LINGKARPENA.ID | Pemerintah Kabupaten Sukabumi melalui Dinas Tenaga Kerja dan Transmigrasi (Disnakertrans) terus berupaya menciptakan iklim investasi yang aman, sehat, dan berkelanjutan. Upaya tersebut dinilai penting untuk mendorong pertumbuhan ekonomi sekaligus membuka peluang kerja yang lebih luas bagi masyarakat.
Kepala Disnakertrans Kabupaten Sukabumi, Sigit Widarmadi, menegaskan bahwa keberhasilan investasi tidak bisa dilepaskan dari peran seluruh pihak, baik pemerintah, perusahaan, maupun para pekerja. Ia menekankan pentingnya menjaga stabilitas dan kondusifitas daerah sebagai kunci utama menarik minat investor.
“Investasi akan tumbuh dengan baik jika situasi daerah tetap kondusif. Untuk itu, dibutuhkan komitmen bersama antara pengusaha dan pekerja agar tercipta suasana kerja yang harmonis,” ujar Sigit, Selasa (3/1/2026).
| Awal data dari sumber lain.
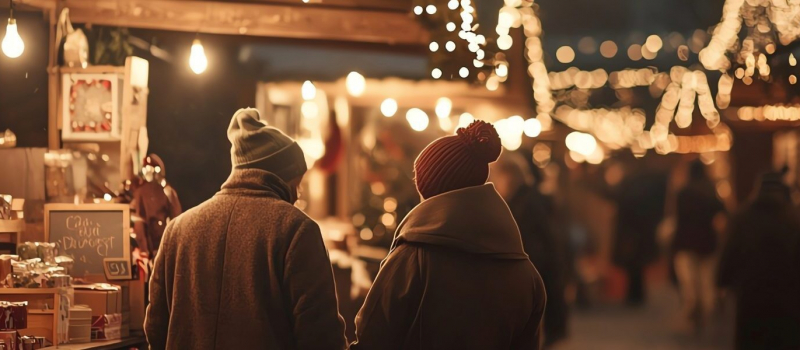 How to Use Email to Sleigh Hotel Sales This Holiday Season How to Use Email to Sleigh Hotel Sales This Holiday Season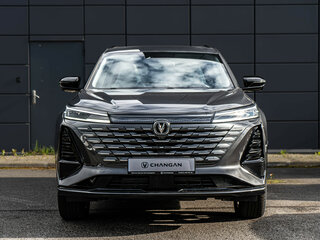 2025 Changan CS75 Plus III, серый, 4189900 рублей, вид 2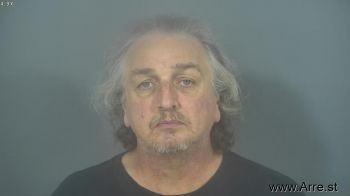 Paul Ray Barnett Mugshot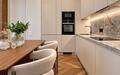 3-КОМН. КВАРТИРА С ОТДЕЛКОЙ 103 М² НА 10 ЭТАЖЕ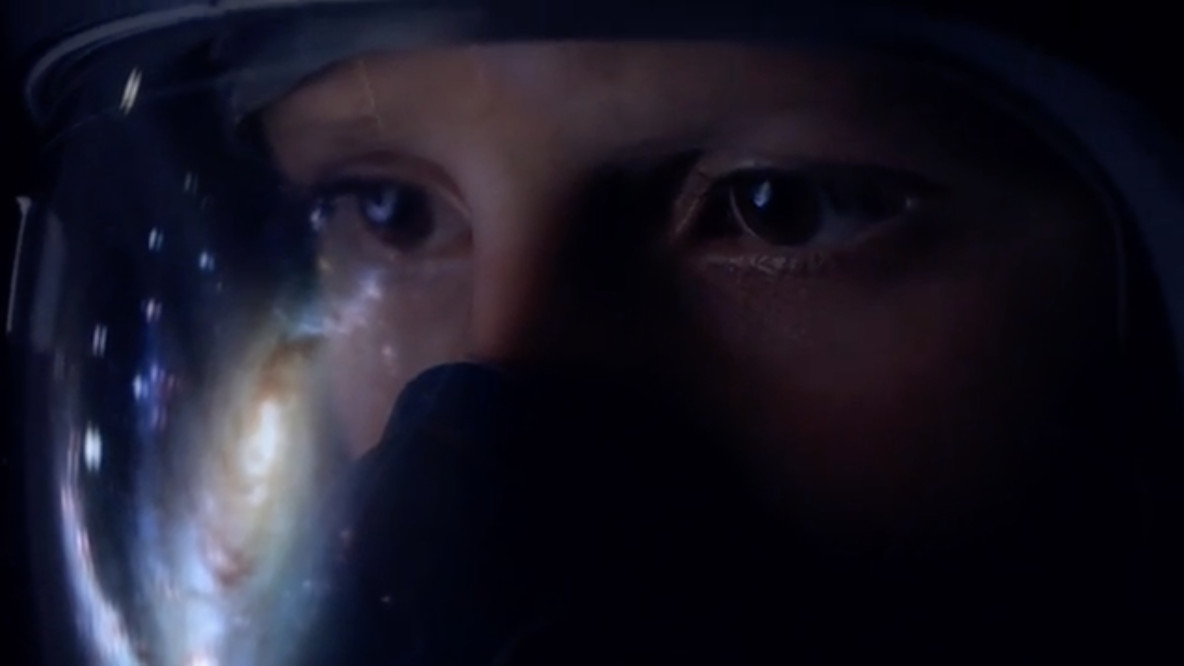 Undreamed: „Into The Void“ (Screenshot)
Menurutnya, masuknya investasi ke Kabupaten Sukabumi memiliki dampak yang luas, tidak hanya meningkatkan pertumbuhan ekonomi daerah, tetapi juga menciptakan lapangan kerja baru serta menggerakkan sektor-sektor usaha pendukung lainnya.
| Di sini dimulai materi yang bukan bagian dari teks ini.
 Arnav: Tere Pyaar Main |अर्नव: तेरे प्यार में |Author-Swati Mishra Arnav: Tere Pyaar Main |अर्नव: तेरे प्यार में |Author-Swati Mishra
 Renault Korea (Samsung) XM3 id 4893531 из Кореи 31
Sigit juga menyoroti pentingnya penanganan persoalan hubungan industrial secara bijak dan dialogis. Ia mendorong agar setiap permasalahan yang muncul dapat diselesaikan melalui komunikasi terbuka dan musyawarah, sehingga tidak berujung pada konflik berkepanjangan.
“Jika ada persoalan di lapangan, sebaiknya dibicarakan dengan kepala dingin. Dialog dan musyawarah akan menghasilkan solusi yang adil dan saling menguntungkan,” tuturnya.
Lebih lanjut, Disnakertrans berharap sinergi antara pemerintah daerah, dunia usaha, dan tenaga kerja dapat terus diperkuat. Dengan kolaborasi yang solid, Kabupaten Sukabumi diyakini mampu menjadi daerah yang ramah investasi sekaligus menjamin kesejahteraan pekerja.
“Kita ingin Sukabumi tumbuh sebagai daerah yang maju, ekonominya bergerak, investasinya meningkat, dan masyarakatnya merasakan manfaat secara berkelanjutan,” pungkas Sigit.